PAGE EXTRACT:
The first disc is the better of the two, dominated by Busoni’s huge piano concerto of 1903-04. Lasting well over an hour, and calling for a male chorus in the fifth and final movement, it is a massive testament to Busoni’s mastery of orchestral writing, structural control and harmonic invention. Clearly influenced by Brahms, Liszt and even Beethoven, the concerto also points towards the more angular, ironic style of Prokofiev - whose own first piano concerto was premiered around the same time, in 1903. John Ogdon manages to pull all the concerto’s disparate elements together, presenting the score with brilliant panache and a certain sense of unease. He is ably supported by the Royal Philharmonic under Daniell Revenaugh. The Abbey Road studio acoustics still sound, over forty years on, clear and resonant.
The filler work on the first disc is Busoni’s 1909 Berceuse élégiaque. Re-worked from an earlier piano piece to commemorate the death of his mother, the elegy moves in a shifting web of harmonic patterns that seem to pre-figure his magnum opus, the unfinished opera Doktor Faustus. Two orchestral studies on the second disc - Sarabande and Cortège - represent Busoni’s six years of interrupted work on the opera. Again, Revenaugh and the RPO explore the subtle range of colours in evidence in these pieces. The only disappointment is that more excerpts from the opera could not be included. But if sales point to a revival of interest, Busoni’s master work might be headed for a timely new recording.
John-Pierre Joyce
This bumper set will go a long way towards restoring Busoni’s reputation.

DATA EXCERPTS:

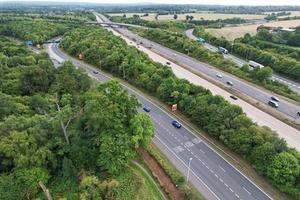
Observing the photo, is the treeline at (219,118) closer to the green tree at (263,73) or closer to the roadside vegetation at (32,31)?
the green tree at (263,73)

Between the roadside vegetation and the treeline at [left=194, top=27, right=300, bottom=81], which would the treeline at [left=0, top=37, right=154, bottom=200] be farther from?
the roadside vegetation

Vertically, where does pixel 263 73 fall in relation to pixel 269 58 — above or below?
above

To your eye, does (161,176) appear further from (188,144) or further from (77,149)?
(77,149)

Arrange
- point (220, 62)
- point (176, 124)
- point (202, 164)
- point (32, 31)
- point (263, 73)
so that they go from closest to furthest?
1. point (202, 164)
2. point (176, 124)
3. point (263, 73)
4. point (220, 62)
5. point (32, 31)

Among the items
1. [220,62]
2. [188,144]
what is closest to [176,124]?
[188,144]

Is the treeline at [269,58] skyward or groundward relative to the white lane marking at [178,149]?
groundward

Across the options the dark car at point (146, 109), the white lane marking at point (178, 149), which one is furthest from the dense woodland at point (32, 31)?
the white lane marking at point (178, 149)
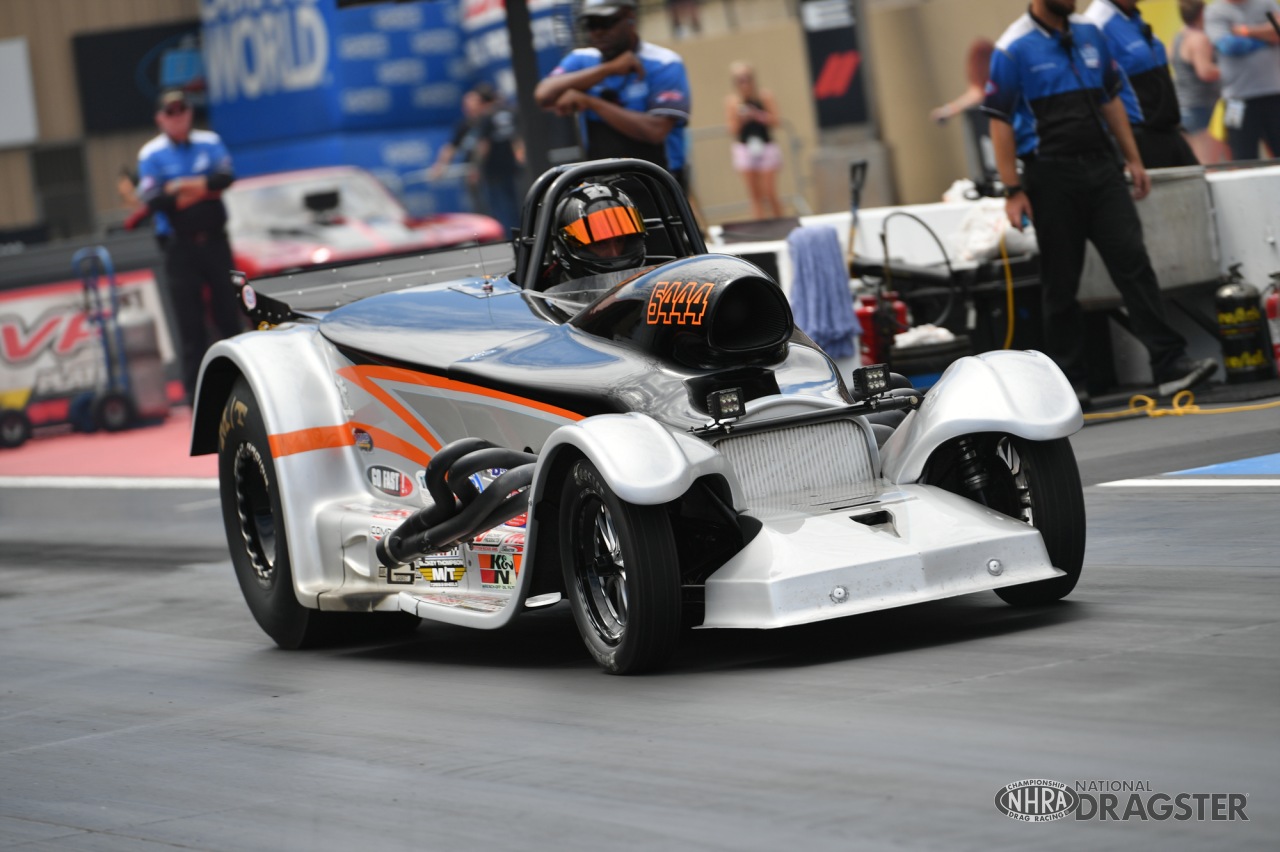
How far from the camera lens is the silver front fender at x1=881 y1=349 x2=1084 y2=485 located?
19.6 ft

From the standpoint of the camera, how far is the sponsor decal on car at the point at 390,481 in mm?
7375

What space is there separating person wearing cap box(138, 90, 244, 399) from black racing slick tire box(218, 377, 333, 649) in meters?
10.5

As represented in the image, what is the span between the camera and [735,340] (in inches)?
246

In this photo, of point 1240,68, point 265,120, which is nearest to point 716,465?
point 1240,68

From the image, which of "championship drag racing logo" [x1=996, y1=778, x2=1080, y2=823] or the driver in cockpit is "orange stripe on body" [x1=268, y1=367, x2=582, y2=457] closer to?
the driver in cockpit

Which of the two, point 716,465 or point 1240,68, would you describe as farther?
point 1240,68

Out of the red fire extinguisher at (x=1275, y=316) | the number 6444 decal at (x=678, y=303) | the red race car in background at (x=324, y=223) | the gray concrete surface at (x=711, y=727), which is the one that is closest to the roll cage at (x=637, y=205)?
the number 6444 decal at (x=678, y=303)

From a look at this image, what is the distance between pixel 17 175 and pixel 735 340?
33.1 metres

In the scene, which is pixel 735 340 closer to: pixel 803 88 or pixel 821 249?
pixel 821 249

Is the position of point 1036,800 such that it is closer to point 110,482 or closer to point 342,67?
point 110,482

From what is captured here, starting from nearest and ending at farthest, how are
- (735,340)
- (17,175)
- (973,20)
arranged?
(735,340)
(973,20)
(17,175)

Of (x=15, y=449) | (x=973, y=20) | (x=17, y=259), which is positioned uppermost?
(x=973, y=20)

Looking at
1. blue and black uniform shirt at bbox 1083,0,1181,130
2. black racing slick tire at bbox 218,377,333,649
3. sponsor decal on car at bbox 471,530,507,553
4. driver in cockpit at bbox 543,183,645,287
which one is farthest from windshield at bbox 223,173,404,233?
sponsor decal on car at bbox 471,530,507,553

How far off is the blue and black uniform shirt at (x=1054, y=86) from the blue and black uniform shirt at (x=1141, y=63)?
54.9 inches
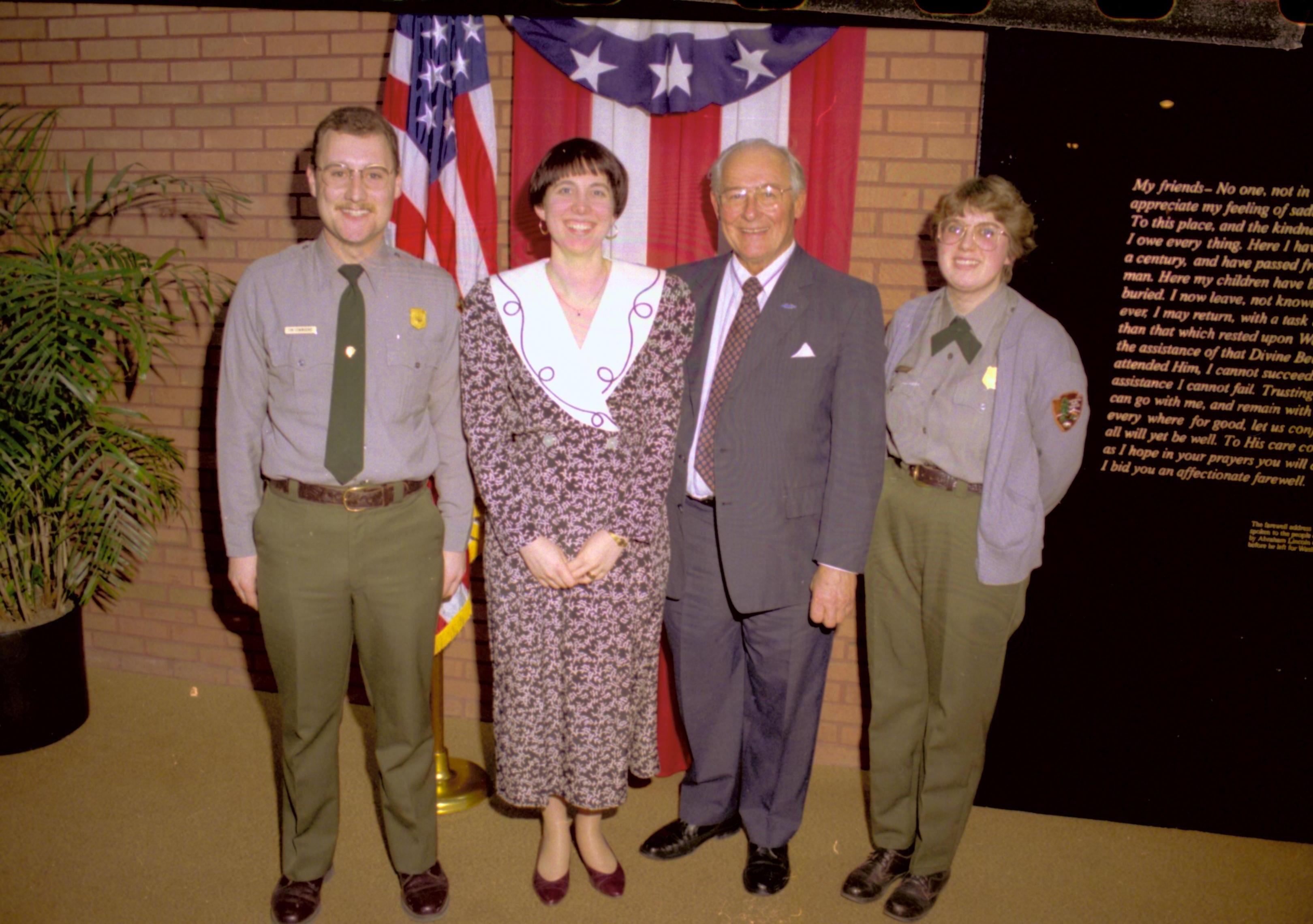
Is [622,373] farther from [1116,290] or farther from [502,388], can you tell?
[1116,290]

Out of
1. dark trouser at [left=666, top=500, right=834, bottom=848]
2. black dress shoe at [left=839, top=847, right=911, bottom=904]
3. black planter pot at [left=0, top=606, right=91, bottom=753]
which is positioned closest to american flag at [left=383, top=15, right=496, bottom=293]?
dark trouser at [left=666, top=500, right=834, bottom=848]

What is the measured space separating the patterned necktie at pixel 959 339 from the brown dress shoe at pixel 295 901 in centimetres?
216

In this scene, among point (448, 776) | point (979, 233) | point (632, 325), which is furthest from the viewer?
point (448, 776)

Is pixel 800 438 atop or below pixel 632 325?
below

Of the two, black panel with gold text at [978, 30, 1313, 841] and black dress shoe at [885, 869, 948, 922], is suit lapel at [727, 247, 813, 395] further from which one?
black dress shoe at [885, 869, 948, 922]

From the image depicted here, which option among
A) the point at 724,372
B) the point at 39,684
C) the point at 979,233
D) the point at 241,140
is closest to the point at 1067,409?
the point at 979,233

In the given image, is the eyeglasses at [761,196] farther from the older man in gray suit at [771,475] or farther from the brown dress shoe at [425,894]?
the brown dress shoe at [425,894]

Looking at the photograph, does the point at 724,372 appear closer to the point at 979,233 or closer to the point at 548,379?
the point at 548,379

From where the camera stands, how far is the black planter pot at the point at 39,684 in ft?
9.89

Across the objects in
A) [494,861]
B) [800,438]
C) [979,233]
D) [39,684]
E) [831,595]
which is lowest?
[494,861]

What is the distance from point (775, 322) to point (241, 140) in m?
2.17

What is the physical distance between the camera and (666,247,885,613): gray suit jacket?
2.23 meters

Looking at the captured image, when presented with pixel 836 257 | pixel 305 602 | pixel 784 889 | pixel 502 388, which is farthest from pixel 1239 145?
pixel 305 602

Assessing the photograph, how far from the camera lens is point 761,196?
227cm
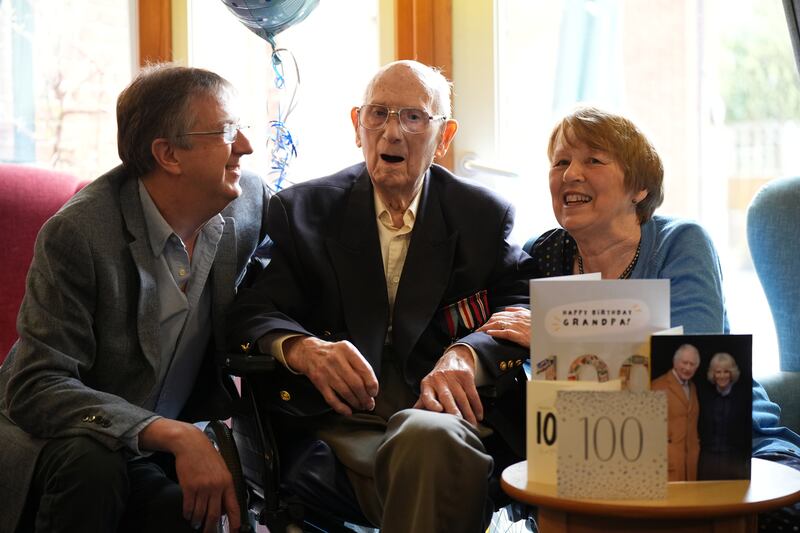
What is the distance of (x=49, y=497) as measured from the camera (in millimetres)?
1896

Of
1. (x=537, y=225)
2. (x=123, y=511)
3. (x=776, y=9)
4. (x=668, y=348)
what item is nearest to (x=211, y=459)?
(x=123, y=511)

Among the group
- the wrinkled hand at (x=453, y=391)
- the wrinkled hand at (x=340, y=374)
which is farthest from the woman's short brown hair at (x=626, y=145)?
the wrinkled hand at (x=340, y=374)

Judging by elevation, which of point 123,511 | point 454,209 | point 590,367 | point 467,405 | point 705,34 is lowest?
point 123,511

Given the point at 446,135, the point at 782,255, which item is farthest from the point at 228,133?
the point at 782,255

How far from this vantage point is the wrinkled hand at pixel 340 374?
2.06m

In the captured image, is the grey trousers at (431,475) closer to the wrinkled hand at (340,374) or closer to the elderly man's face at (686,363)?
the wrinkled hand at (340,374)

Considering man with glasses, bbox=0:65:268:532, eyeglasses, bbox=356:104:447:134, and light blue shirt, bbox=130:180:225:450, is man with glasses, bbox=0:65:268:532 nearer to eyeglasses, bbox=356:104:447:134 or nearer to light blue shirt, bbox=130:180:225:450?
light blue shirt, bbox=130:180:225:450

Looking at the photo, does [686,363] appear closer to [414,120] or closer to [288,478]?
[288,478]

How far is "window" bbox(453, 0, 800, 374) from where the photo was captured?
3166 millimetres

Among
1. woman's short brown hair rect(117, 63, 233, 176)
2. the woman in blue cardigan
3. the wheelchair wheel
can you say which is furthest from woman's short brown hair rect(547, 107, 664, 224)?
the wheelchair wheel

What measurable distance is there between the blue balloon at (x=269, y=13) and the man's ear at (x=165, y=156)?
28.6 inches

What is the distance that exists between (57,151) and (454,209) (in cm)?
175

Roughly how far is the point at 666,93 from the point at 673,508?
78.9 inches

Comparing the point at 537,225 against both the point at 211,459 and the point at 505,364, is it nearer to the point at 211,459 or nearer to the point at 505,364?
the point at 505,364
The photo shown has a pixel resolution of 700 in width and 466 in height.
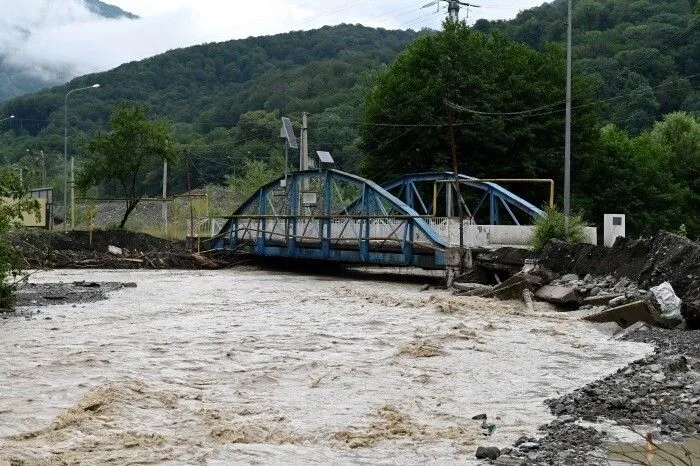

WRITTEN INSTRUCTION 1: Reproduce everything in the Busoni review from "The filler work" down to "timely new recording.".
WRITTEN INSTRUCTION 2: Name every composer other than Busoni who is mentioned in the Busoni review.
The entries have no connection to the text.

EXERCISE RESPONSE 1:
The filler work on the first disc is Busoni’s 1909 Berceuse élégiaque. Re-worked from an earlier piano piece to commemorate the death of his mother, the elegy moves in a shifting web of harmonic patterns that seem to pre-figure his magnum opus, the unfinished opera Doktor Faustus. Two orchestral studies on the second disc - Sarabande and Cortège - represent Busoni’s six years of interrupted work on the opera. Again, Revenaugh and the RPO explore the subtle range of colours in evidence in these pieces. The only disappointment is that more excerpts from the opera could not be included. But if sales point to a revival of interest, Busoni’s master work might be headed for a timely new recording.

EXERCISE RESPONSE 2: Brahms, Liszt, Beethoven, Prokofiev